-- Opening Marker --

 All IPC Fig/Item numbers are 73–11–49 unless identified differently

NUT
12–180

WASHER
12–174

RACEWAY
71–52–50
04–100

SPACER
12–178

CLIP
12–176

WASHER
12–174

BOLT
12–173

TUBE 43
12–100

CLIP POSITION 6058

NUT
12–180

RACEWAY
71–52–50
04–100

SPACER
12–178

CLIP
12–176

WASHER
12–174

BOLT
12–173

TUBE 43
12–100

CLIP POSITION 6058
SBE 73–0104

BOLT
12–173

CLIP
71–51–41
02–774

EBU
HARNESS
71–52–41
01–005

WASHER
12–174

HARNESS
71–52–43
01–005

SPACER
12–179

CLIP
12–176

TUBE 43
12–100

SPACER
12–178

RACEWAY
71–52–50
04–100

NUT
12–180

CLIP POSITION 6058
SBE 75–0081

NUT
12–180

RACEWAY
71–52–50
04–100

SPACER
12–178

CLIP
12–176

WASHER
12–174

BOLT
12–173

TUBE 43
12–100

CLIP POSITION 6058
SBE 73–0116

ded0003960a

-- Closing Marker --

**ACTIVITY**: Repeat what the records above say. Use their exact words.

**EXERCISE RESPONSE**:
 All IPC Fig/Item numbers are 73–11–49 unless identified differently

NUT
12–180

WASHER
12–174

RACEWAY
71–52–50
04–100

SPACER
12–178

CLIP
12–176

WASHER
12–174

BOLT
12–173

TUBE 43
12–100

CLIP POSITION 6058

NUT
12–180

RACEWAY
71–52–50
04–100

SPACER
12–178

CLIP
12–176

WASHER
12–174

BOLT
12–173

TUBE 43
12–100

CLIP POSITION 6058
SBE 73–0104

BOLT
12–173

CLIP
71–51–41
02–774

EBU
HARNESS
71–52–41
01–005

WASHER
12–174

HARNESS
71–52–43
01–005

SPACER
12–179

CLIP
12–176

TUBE 43
12–100

SPACER
12–178

RACEWAY
71–52–50
04–100

NUT
12–180

CLIP POSITION 6058
SBE 75–0081

NUT
12–180

RACEWAY
71–52–50
04–100

SPACER
12–178

CLIP
12–176

WASHER
12–174

BOLT
12–173

TUBE 43
12–100

CLIP POSITION 6058
SBE 73–0116

ded0003960a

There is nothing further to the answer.